Deciding how to proceed should be a group discussion - including your children, any other caregivers and your exhusband. Perhaps with the aid of a social worker to discuss options. I'm guessing that you stepping in as the exwife to provide his care with the children is not one of those options....
What a stressful time for you all. Sounds like your husband and kids are in need of a social worker visit, or visit from ALSA advocate or health care person who is equipped to educate them on their options. This is a complicated disease. Nursing homes are one option, but there is also the option of having full-time live-in care at home. Medicare/insurances in the US provides for great home health/hospice benefits with nurses and aides and therapists coming to the home. There are many possible paths---but they need to evaulate what is best for them, with some help from someone who understands the options. Seems the best way you can help is to hook them up with someone in the know who can advise them....Good Luck, Beth (CALS to husband Shannon, diagnoseded at age 40, 8/2004)
thank you to all who responded . We all know that he could have other options of people to come onto the home to look after him however he is refusing. I think part of the porblem is he is afraid of loosing his children, that if someone else comes into care for him, then they don't have to be there. I am meeting with them all , first the children then together with their dad this weekend wish me well.
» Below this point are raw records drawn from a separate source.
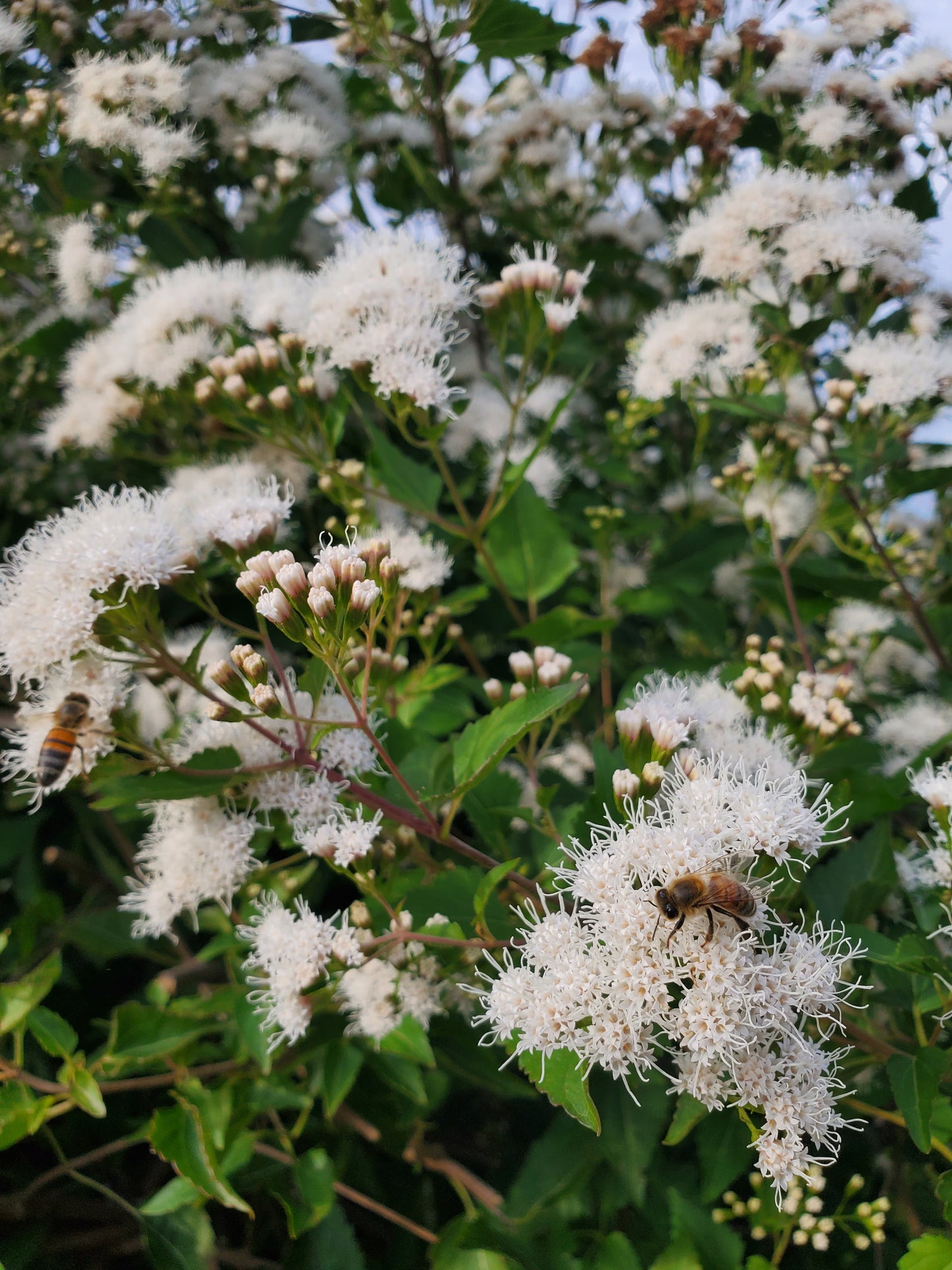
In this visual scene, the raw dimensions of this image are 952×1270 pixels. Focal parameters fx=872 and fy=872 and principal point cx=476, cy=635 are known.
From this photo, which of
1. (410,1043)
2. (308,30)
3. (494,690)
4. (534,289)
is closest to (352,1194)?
(410,1043)

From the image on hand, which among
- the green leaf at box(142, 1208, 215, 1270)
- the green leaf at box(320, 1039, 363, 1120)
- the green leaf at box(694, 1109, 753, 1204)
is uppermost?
the green leaf at box(320, 1039, 363, 1120)

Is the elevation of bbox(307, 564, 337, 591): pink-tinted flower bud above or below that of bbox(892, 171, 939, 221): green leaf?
above

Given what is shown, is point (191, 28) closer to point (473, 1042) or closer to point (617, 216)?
point (617, 216)

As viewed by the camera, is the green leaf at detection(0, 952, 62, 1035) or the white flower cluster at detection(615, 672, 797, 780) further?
the green leaf at detection(0, 952, 62, 1035)

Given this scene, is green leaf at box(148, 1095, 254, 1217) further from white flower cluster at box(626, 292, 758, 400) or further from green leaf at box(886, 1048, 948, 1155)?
white flower cluster at box(626, 292, 758, 400)

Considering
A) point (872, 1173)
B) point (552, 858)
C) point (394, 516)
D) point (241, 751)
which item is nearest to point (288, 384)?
point (394, 516)

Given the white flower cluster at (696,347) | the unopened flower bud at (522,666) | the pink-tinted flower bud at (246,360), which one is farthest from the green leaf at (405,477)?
the white flower cluster at (696,347)

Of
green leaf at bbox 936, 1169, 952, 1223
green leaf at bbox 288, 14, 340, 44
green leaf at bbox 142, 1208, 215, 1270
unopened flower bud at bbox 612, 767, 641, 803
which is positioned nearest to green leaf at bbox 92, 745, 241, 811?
unopened flower bud at bbox 612, 767, 641, 803

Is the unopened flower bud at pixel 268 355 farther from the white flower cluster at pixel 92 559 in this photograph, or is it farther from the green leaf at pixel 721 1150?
the green leaf at pixel 721 1150
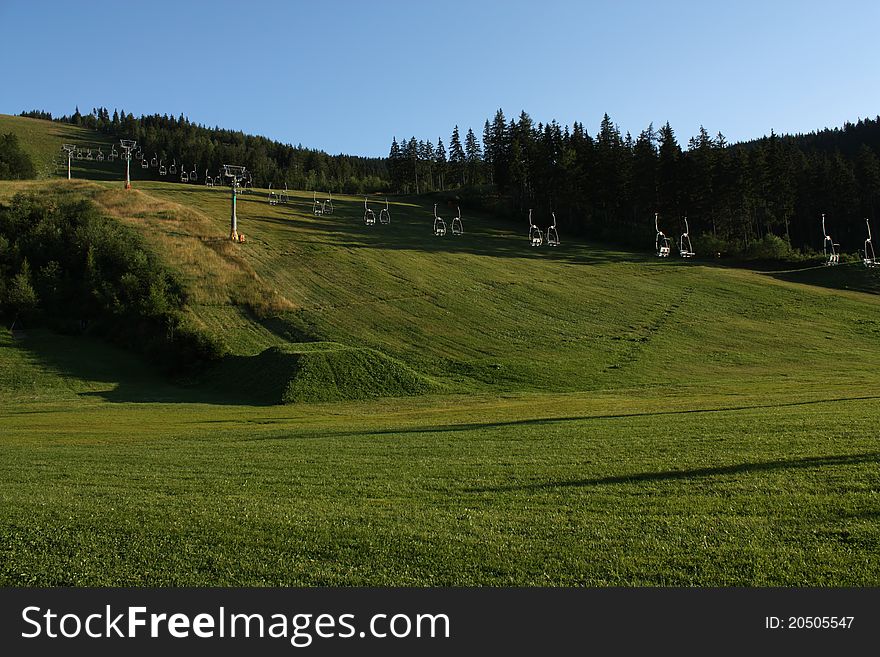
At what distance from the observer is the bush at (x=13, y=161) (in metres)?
154

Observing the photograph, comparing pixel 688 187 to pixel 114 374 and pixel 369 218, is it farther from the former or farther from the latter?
pixel 114 374

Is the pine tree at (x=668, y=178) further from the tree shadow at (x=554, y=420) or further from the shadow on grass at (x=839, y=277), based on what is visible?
the tree shadow at (x=554, y=420)

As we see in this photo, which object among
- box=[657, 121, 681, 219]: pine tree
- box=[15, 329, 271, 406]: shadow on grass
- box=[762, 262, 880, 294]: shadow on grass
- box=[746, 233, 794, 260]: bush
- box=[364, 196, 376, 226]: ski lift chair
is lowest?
box=[15, 329, 271, 406]: shadow on grass

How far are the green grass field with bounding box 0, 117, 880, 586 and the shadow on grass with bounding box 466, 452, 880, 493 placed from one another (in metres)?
0.12

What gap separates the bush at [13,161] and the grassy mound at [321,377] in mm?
137940

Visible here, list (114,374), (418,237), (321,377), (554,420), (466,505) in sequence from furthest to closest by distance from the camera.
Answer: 1. (418,237)
2. (114,374)
3. (321,377)
4. (554,420)
5. (466,505)

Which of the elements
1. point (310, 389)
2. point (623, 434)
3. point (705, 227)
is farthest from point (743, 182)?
point (623, 434)

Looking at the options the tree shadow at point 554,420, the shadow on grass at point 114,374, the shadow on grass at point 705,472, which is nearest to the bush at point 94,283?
the shadow on grass at point 114,374

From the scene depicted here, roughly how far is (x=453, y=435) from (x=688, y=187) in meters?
101

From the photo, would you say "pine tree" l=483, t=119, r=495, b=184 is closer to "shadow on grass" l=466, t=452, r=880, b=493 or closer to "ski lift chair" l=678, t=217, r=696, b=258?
"ski lift chair" l=678, t=217, r=696, b=258

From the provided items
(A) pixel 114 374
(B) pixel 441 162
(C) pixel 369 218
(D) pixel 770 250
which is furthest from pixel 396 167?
(A) pixel 114 374

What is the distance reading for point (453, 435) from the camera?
82.9 feet

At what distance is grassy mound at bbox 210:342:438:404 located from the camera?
44938 millimetres

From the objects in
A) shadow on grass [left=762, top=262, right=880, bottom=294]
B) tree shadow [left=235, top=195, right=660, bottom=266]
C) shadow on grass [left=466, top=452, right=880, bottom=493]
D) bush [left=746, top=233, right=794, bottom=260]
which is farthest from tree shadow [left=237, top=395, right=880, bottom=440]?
bush [left=746, top=233, right=794, bottom=260]
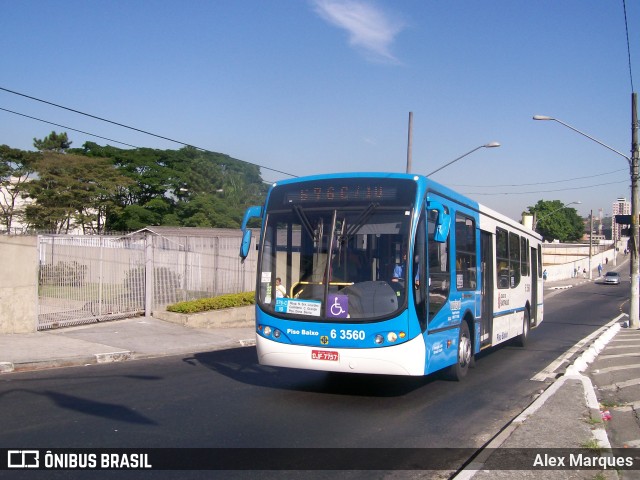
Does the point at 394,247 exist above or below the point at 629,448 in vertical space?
above

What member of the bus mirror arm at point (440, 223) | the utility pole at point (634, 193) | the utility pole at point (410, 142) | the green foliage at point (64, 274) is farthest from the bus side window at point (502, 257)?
the green foliage at point (64, 274)

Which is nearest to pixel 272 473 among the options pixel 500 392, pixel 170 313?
pixel 500 392

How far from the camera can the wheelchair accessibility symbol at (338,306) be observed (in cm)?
825

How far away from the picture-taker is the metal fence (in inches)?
595

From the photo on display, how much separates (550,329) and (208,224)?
33348 millimetres

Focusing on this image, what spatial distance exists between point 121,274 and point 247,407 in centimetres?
997

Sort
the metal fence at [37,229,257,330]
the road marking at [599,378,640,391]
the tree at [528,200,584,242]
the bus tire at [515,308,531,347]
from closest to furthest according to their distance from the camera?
the road marking at [599,378,640,391]
the metal fence at [37,229,257,330]
the bus tire at [515,308,531,347]
the tree at [528,200,584,242]

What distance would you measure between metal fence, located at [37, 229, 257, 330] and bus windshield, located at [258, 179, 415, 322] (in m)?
8.04

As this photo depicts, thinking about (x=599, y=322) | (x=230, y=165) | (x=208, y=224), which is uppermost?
(x=230, y=165)

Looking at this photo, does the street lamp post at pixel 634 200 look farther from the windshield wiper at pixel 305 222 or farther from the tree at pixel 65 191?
the tree at pixel 65 191

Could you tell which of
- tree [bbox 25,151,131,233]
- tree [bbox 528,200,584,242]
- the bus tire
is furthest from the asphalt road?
tree [bbox 528,200,584,242]

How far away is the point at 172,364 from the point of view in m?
12.2

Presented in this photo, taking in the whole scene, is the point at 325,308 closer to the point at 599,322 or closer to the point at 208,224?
the point at 599,322

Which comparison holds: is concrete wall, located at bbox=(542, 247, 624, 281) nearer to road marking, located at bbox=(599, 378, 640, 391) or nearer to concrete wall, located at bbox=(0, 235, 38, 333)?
road marking, located at bbox=(599, 378, 640, 391)
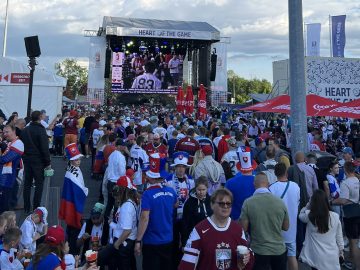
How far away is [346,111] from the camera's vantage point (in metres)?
10.5

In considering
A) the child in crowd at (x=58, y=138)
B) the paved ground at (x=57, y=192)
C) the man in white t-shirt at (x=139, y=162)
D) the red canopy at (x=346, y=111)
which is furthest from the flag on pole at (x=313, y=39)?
the man in white t-shirt at (x=139, y=162)

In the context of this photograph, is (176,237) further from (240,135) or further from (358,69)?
(358,69)

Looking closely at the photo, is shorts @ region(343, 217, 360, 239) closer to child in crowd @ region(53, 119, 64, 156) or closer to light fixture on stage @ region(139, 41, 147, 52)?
child in crowd @ region(53, 119, 64, 156)

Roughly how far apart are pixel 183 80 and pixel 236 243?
34589 millimetres

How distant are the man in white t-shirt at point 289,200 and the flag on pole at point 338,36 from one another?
73.3 feet

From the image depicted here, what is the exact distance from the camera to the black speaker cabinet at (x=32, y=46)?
10.3m

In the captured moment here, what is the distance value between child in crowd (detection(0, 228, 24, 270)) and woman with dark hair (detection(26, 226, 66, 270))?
0.72m

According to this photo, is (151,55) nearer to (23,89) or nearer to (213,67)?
(213,67)

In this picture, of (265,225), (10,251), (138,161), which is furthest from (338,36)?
(10,251)

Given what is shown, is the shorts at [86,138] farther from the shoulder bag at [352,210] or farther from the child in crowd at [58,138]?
the shoulder bag at [352,210]

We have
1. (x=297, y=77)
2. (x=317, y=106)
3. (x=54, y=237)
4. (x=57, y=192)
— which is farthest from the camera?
(x=317, y=106)

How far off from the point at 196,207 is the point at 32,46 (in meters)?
7.24

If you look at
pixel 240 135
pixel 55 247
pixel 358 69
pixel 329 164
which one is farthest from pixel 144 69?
pixel 55 247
I don't not wish him harm andwant to help in any way however I am seeing the kids need to go back to being some what kids and have someone else as caregivers.
Hi Jean. Sounds like you are on the right track with meeting with the kids first. You will have to impress on them the fact that they will not be abandoning their dad. They will feel this way. Talking to him make sure he realizes the dangers of falling when there is no one to help him. He could have lain there and bled to death if he had hit his head on something. That would not be nice for the kids to come home to. I do not relish the thought of going in a home either but if my family was unable to look after me it would be the only smart option. Providing that you still want to live. He has to make some hard choices. I hope he can deal with it. Let us know how you make out. AL.
No fight left

just to let all of you know I never got a chance to have the meeting with the kids, we had to reschedule our meeting from the weekend to Monday Oct 2 and Mel passed away sunday Oct 1 at home in the afternoon. He had been fighting a chest infection but refused to let the girls take him to the hospital. I will be praying for all of you out there fighting this hideous disease.
I am so sorry to hear of your loss. There is an old expression that God takes care of fools and little children. Maybe he was looking after your children. Take care and if you or the children need support you can find it here. AL.